**Document segment**
- Opening Delimiter -

Just Like Starting Over

So, I saw Star Trek over the weekend. Good movie, didn’t taste much like Star Trek – even Nimoy’s reading of classic Spock phrases sounded like they were from a different universe – but fun nonetheless and I have little doubt it will spawn several sequels, until, inevitably, this series gets bogged down in bad writing, new directors, bloated actors, and doomed attempts to have the greatest special effects evah. I’m not exactly a rabid Trek fan, though; casual would be the right word for me. I’ve seen an awful lot of Trek material in my day, but I don’t exactly keep track of it all. So the only real question for me was whether it was a fun movie, and it was.

I mean: Damn, that was one shiny movie. You could run it with the sound off and it would still be kinda entertaining.

It did make me think about other things: JJ Abrams thinks Slusho is a lot more interesting than it actually is; he’s one of the few filmmakers out there who seems to have had a drink in an actual bar at some point in his life; a girl in green skin makeup will never look like she’s an actual alien; and something else: This awesome/horrible new trend of rebooting old series.

Just in the past few years we’ve seen Batman, Superman, Star Trek, and James Bond reboots – defined as a new movie that dispenses with established canon and timeline and just, well, starts over. From a practical point of view, this is a great and necessary strategy, as it allows for the clearing away of deadwood actors, cumbersomely intricate backstories, and outdated design and special effects. Especially when your series has been losing ticket sales and popularity of late, it’s an obviously good decision, even when the resulting movie doesn’t turn out too well (Superman Returns, we’re looking at you).

- Closing Delimiter -

**Task requirements**
• a. In the post about Star Trek, turn the paragraph beginning "It did make me think about other things" into a bulleted list of the points it makes.
• b. Copy the post about Star Trek from "Just in the" to "looking at you).", substituting "tired" for "deadwood".

**Dataset section**
- Opening Delimiter -

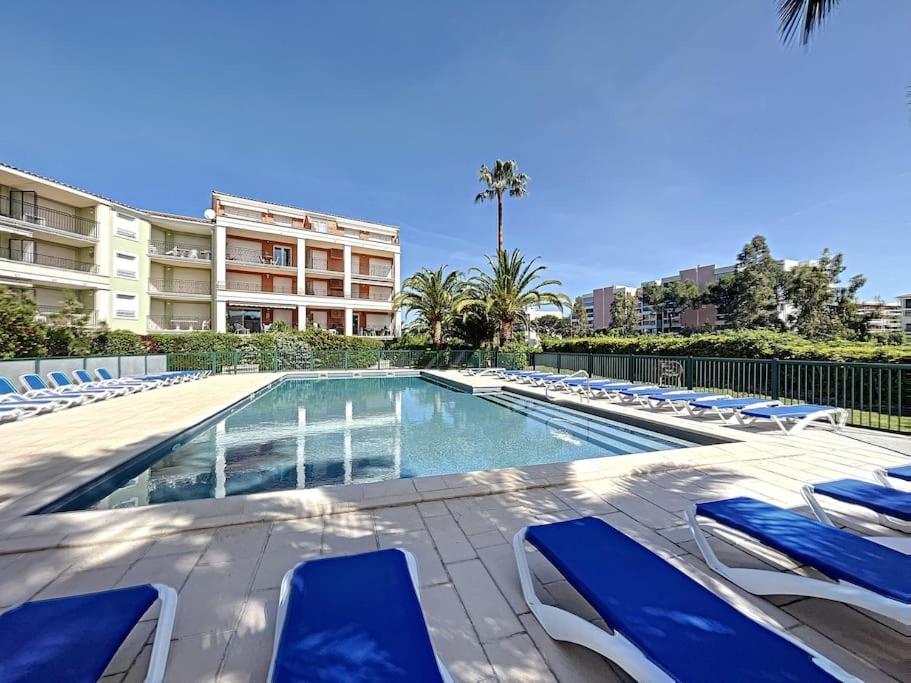 a swimming pool with lounge chairs and a building at Port Marine - T3 calme, avec terrasse, piscine, près de la plage in Sainte-Maxime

- Closing Delimiter -

**Solutions to the exercise**
• a.
- JJ Abrams thinks Slusho is a lot more interesting than it actually is.
- He is one of the few filmmakers who seems to have had a drink in an actual bar at some point in his life.
- A girl in green skin makeup will never look like an actual alien.
- There is an awesome/horrible new trend of rebooting old series.

• b.
Just in the past few years we’ve seen Batman, Superman, Star Trek, and James Bond reboots – defined as a new movie that dispenses with established canon and timeline and just, well, starts over. From a practical point of view, this is a great and necessary strategy, as it allows for the clearing away of tired actors, cumbersomely intricate backstories, and outdated design and special effects. Especially when your series has been losing ticket sales and popularity of late, it’s an obviously good decision, even when the resulting movie doesn’t turn out too well (Superman Returns, we’re looking at you).